■ Supplied text:
----

Adding `serialize` and `deserialize` Dunder Methods for Object Serialization

Monarch · July 18, 2025, 6:11pm

Yes, in fact, this extends to quite a few standard library types already. This is what I want to extend to arbitrary types that don’t need explicit support from framework authors.

There’s also the fact that a third-party type could be using a vanilla class, pydantic.BaseModel, or msgspec.Struct completely out of your control. This third-party type may most likely also provide methods that have already done the hard work of (de)serialization, but neither Pydantic nor Msgspec would know how to invoke this.

Take this example. I wrote a simple Package class where I want to use third-party types like packaging.version.Version and whenever.Instant.

from typing import Annotated, Any

import msgspec
from packaging.version import InvalidVersion, Version
from pydantic import BaseModel, BeforeValidator, ConfigDict, PlainSerializer
from whenever import Instant

# --- Pydantic Implementation ---

def version_validator(obj: Any) -> Version:
    if isinstance(obj, str):
        try:
            return Version(obj)
        except InvalidVersion:
            raise ValueError("Bad Version!")
    raise ValueError(f"Cannot convert {type(obj).__name__} to Version.")

class PackageModel(BaseModel):
    model_config = ConfigDict(arbitrary_types_allowed=True)
    name: str
    version: Annotated[Version, BeforeValidator(version_validator), PlainSerializer(lambda ver: str(ver), return_type=str, when_used='json')]
    upload_date: Instant # whenever.Instant supports Pydantic out of the box.

# --- Msgspec Implementation ---

def enc_hook(obj: Any) -> Any:
    if isinstance(obj, Version):
        return str(obj)
    if isinstance(obj, Instant):
        return obj.format_common_iso()
    raise NotImplementedError(f"Objects of type {type(obj)} are not supported")


def dec_hook(type: type[Any], obj: Any) -> Any:
    if type is Version and isinstance(obj, str):
        return Version(obj)
    if type is Instant and isinstance(obj, str):
        return Instant.parse_common_iso(obj)
    raise NotImplementedError(f"Objects of type {type} are not supported")


class PackageStruct(msgspec.Struct):
    name: str
    version: Version
    upload_date: Instant

# --- Usage Example ---

obj = {"name": "foobar","version": "1.0", "upload_date": "2025-07-18 16:12:30.481346+00:00"}

pydantic_test = PackageModel.model_validate(obj)
msgspec_test = msgspec.convert(obj, type=PackageStruct, dec_hook=dec_hook)

assert pydantic_test.upload_date == msgspec_test.upload_date
assert pydantic_test.version == msgspec_test.version
assert pydantic_test.model_dump_json() == msgspec.json.encode(msgspec_test, enc_hook=enc_hook).decode()

----

■ Information provided:
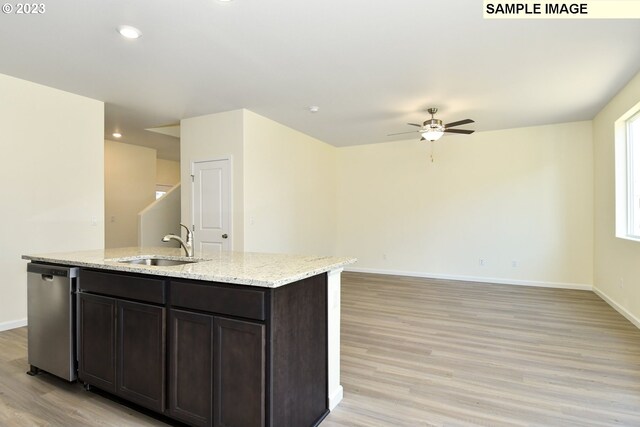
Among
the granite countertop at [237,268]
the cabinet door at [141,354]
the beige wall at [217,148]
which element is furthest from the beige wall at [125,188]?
the cabinet door at [141,354]

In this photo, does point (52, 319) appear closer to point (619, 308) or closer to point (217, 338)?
point (217, 338)

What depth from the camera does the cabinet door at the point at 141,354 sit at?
1944 mm

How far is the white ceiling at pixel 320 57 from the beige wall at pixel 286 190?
64cm

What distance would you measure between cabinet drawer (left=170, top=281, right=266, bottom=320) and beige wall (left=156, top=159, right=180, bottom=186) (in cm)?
841

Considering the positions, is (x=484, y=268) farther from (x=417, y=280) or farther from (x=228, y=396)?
(x=228, y=396)

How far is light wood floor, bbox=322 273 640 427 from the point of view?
6.95ft

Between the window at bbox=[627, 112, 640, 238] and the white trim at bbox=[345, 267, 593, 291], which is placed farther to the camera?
the white trim at bbox=[345, 267, 593, 291]

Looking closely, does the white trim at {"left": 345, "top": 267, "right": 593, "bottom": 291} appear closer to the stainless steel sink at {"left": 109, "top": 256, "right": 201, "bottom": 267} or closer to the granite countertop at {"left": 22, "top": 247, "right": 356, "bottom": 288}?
the granite countertop at {"left": 22, "top": 247, "right": 356, "bottom": 288}

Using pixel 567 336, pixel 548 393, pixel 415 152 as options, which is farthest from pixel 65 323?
pixel 415 152

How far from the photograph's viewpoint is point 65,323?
2369mm

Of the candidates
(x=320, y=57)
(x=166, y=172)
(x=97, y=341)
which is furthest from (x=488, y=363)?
(x=166, y=172)

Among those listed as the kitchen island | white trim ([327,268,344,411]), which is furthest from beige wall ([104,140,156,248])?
white trim ([327,268,344,411])

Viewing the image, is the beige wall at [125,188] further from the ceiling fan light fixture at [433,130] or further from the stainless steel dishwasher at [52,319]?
the ceiling fan light fixture at [433,130]

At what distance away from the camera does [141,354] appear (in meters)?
2.02
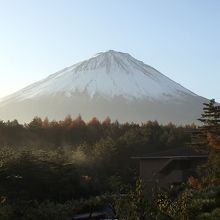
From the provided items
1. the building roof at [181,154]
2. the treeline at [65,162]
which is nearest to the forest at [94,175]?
the treeline at [65,162]

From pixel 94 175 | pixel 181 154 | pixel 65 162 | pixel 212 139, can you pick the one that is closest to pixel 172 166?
pixel 181 154

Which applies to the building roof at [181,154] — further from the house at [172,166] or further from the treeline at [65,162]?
the treeline at [65,162]

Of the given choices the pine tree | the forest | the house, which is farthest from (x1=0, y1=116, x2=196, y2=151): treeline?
the pine tree

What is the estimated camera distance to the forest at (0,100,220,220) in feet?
36.2

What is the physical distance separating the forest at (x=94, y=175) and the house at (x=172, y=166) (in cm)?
159

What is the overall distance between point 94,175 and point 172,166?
66.2 ft

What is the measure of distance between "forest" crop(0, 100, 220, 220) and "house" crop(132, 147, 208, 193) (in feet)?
5.21

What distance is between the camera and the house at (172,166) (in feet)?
118

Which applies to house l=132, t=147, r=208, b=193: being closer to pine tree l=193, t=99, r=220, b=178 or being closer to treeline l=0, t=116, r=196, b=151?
pine tree l=193, t=99, r=220, b=178

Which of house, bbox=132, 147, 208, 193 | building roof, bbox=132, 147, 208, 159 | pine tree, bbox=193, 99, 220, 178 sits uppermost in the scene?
pine tree, bbox=193, 99, 220, 178

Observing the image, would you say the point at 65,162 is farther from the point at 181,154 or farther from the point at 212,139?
the point at 212,139

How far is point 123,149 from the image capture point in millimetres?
62969

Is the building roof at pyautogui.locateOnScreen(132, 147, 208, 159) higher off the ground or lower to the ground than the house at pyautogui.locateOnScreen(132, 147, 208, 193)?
higher

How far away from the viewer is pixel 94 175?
184 feet
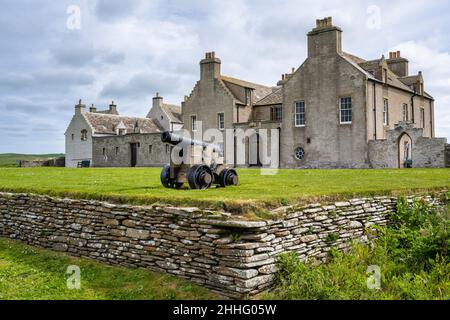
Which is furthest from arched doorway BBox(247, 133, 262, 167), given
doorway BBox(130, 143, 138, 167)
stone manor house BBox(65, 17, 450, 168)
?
doorway BBox(130, 143, 138, 167)

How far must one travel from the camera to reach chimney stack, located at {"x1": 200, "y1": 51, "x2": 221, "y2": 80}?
130 ft

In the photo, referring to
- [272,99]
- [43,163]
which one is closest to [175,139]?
[272,99]

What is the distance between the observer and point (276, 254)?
27.1 ft

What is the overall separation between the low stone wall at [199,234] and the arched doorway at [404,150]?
63.1ft

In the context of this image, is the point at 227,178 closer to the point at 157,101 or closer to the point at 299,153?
the point at 299,153

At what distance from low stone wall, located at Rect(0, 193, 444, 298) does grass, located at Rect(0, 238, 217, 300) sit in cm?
24

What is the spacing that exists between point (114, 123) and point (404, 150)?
3340 centimetres

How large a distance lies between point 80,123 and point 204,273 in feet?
154

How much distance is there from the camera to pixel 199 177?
12469mm

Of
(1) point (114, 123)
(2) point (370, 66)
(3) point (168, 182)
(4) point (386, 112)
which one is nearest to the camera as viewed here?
(3) point (168, 182)

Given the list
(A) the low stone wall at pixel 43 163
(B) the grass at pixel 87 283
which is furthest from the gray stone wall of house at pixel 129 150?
(B) the grass at pixel 87 283

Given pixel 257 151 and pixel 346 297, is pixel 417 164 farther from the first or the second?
pixel 346 297

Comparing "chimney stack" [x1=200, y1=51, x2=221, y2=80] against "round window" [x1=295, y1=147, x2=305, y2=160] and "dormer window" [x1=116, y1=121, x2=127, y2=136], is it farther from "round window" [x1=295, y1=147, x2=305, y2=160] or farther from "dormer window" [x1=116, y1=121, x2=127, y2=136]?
"dormer window" [x1=116, y1=121, x2=127, y2=136]

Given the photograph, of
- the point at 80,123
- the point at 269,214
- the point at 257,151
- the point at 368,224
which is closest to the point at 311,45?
the point at 257,151
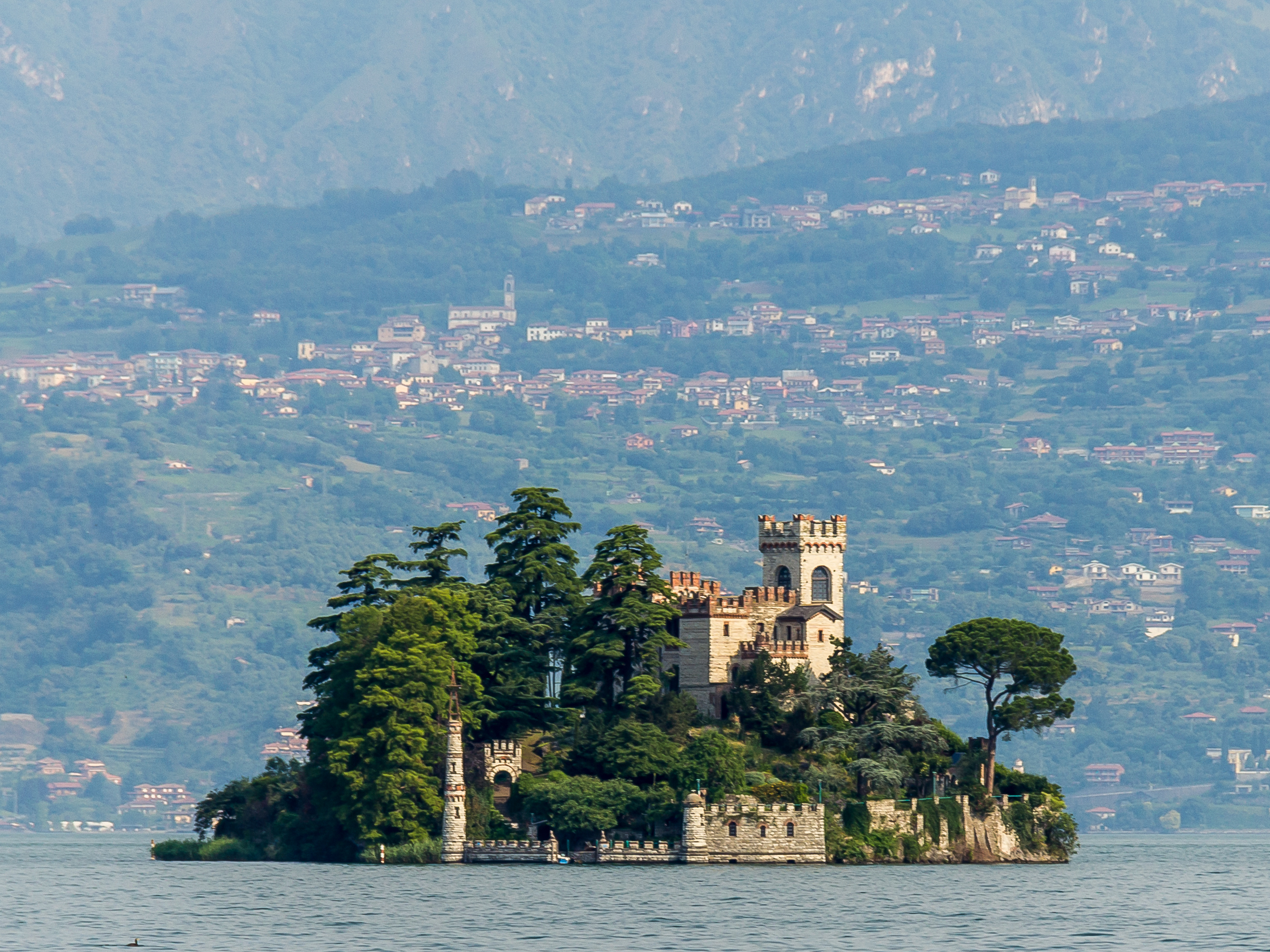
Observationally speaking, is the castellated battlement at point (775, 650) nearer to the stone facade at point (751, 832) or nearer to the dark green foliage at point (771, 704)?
the dark green foliage at point (771, 704)

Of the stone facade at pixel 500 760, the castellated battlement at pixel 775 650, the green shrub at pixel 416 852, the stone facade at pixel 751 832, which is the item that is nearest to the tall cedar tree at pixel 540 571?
the stone facade at pixel 500 760

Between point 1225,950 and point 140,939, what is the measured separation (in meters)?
30.2

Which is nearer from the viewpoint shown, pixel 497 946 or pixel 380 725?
pixel 497 946

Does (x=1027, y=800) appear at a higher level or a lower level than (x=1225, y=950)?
higher

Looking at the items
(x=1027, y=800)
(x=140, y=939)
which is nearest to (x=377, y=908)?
(x=140, y=939)

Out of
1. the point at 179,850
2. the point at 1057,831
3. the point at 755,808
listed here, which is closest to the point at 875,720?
the point at 755,808

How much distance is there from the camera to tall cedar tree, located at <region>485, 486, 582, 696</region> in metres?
108

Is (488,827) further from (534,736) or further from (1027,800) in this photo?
(1027,800)

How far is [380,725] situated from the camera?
330ft

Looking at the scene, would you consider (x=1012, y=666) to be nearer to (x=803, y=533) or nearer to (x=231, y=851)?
(x=803, y=533)

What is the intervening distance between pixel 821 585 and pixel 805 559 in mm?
1456

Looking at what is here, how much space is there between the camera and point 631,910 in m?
83.1

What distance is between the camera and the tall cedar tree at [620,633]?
341 ft

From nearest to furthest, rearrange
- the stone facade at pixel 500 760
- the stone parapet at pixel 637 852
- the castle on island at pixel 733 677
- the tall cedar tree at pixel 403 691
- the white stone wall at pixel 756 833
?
the white stone wall at pixel 756 833 → the stone parapet at pixel 637 852 → the castle on island at pixel 733 677 → the tall cedar tree at pixel 403 691 → the stone facade at pixel 500 760
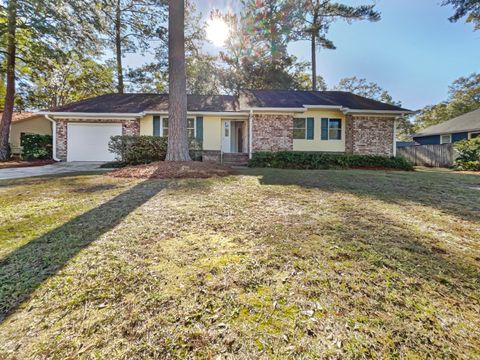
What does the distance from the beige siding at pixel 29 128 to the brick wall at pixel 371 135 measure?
22.0m

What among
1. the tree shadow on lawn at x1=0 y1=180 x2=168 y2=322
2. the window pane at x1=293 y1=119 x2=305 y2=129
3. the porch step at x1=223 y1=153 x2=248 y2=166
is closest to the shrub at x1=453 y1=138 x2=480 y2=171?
the window pane at x1=293 y1=119 x2=305 y2=129

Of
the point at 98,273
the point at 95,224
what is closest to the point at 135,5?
the point at 95,224

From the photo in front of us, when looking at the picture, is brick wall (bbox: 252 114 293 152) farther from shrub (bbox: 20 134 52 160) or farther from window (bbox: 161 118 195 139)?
shrub (bbox: 20 134 52 160)

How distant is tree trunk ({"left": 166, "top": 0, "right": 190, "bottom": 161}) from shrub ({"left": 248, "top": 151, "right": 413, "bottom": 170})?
3885 millimetres

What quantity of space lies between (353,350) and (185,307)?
109 centimetres

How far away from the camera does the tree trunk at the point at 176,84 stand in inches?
318

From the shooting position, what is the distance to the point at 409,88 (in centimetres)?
3375

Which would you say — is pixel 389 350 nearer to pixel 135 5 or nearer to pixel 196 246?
pixel 196 246

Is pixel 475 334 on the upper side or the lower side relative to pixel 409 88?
lower

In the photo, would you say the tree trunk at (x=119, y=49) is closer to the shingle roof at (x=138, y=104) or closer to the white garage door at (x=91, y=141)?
the shingle roof at (x=138, y=104)

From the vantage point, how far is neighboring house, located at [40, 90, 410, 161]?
41.7 feet

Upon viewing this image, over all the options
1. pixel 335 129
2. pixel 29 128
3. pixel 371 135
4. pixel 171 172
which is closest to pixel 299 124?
pixel 335 129

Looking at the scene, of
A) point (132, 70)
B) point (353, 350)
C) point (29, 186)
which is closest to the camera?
point (353, 350)

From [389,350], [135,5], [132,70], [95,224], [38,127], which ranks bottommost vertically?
[389,350]
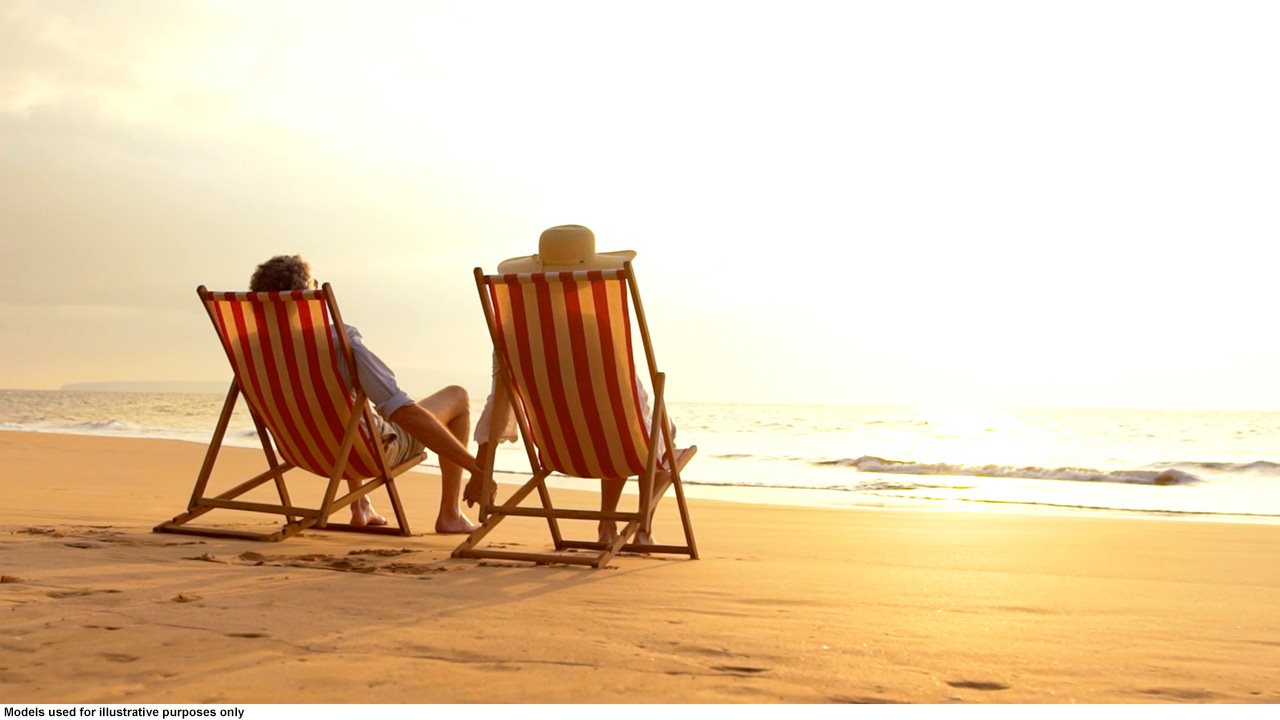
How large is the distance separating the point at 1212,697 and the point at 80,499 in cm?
605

----

■ To-do list:
(A) Revise the serialization post, starting with "def version_validator(obj: Any)" and going on through "model_config = ConfigDict(arbitrary_types_allowed=True)", so that "version_validator" becomes "parse_version".
(B) Answer these questions from the serialization post.
(i) Which two third-party types does the Package class use?
(ii) What error message does version_validator raise when a string is not a valid version?
(iii) Which method does enc_hook call to encode an Instant?
Rely on the serialization post alone.

■ Outputs in order:
(A)
def parse_version(obj: Any) -> Version:
    if isinstance(obj, str):
        try:
            return Version(obj)
        except InvalidVersion:
            raise ValueError("Bad Version!")
    raise ValueError(f"Cannot convert {type(obj).__name__} to Version.")

class PackageModel(BaseModel):
    model_config = ConfigDict(arbitrary_types_allowed=True)

(B)
(i) packaging.version.Version and whenever.Instant
(ii) "Bad Version!"
(iii) format_common_iso()